Document extract:
◇ ◇ ◇ ◇

In order to provide a context for the data collected in the 2003 TUDA, results are presented for students attending public schools in the nation as a whole, as well as for public schools located in large central cities across the nation. "Urban districts" refers to the ten districts reported in this trial study. Eight of the ten urban districts consist entirely of schools in cities with a population of 250,000 or more (i.e., large central cities as defined by NCES); two of them (Charlotte and Los Angeles) consist primarily of schools in large central cities, but also have from one-quarter to one-third of their fourth- and eighth-grade students enrolled in surrounding urban fringe or rural areas. All of the data for both districts were used to compare with data from large central cities and the nation.

NOTE: For Charlotte and Los Angeles, statistical comparisons restricted to just the schools in large central cities, as distinct from the whole-district comparisons used here, are available from the Data Tool. The results of significance tests in this report for these two districts may differ slightly from those found by type of location in the Data Tool.

◇ ◇ ◇ ◇

Information provided:
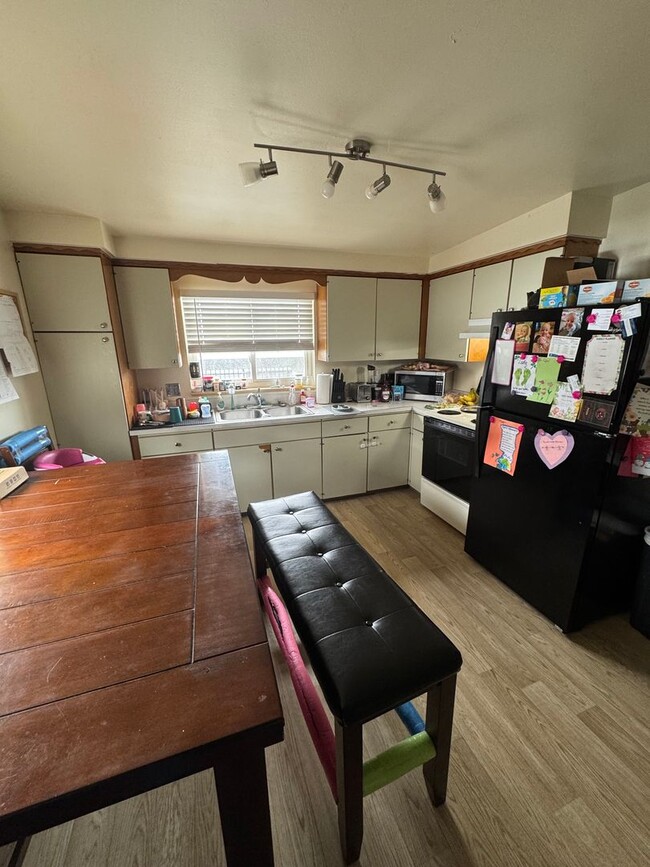 Building Photo - Updated 3-bedroom 1 bathroom in Littleton!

◇ ◇ ◇ ◇

Tasks to perform:
- a) Answer these from the text on the 2003 TUDA urban districts:
(i) How many urban districts are reported in the trial study?
(ii) Which two districts have some students enrolled in urban fringe or rural areas?
(iii) Where can comparisons limited to schools in large central cities be found for those two districts?
- b) Carry on the text on the 2003 TUDA urban districts past its final sentence.
You won't need the data for any of this.

Task-by-task answers:
- a)
(i) Ten.
(ii) Charlotte and Los Angeles.
(iii) In the Data Tool.

- b)
Download a copy of the Trial Urban District Assessment Highlights Report with more extensive results, including subgroup performance at the district level.

Select a district and download a copy of a one-page district Snapshot report in mathematics.

Download, view, and print the slides for the Associate Commissioners' presentation as a zipped PowerPoint file (1.2 MB).

Explore the district data in more detail on the NAEP Data Tool. There you will find data on demographic subgroup performance as well as contextual background data at the district level.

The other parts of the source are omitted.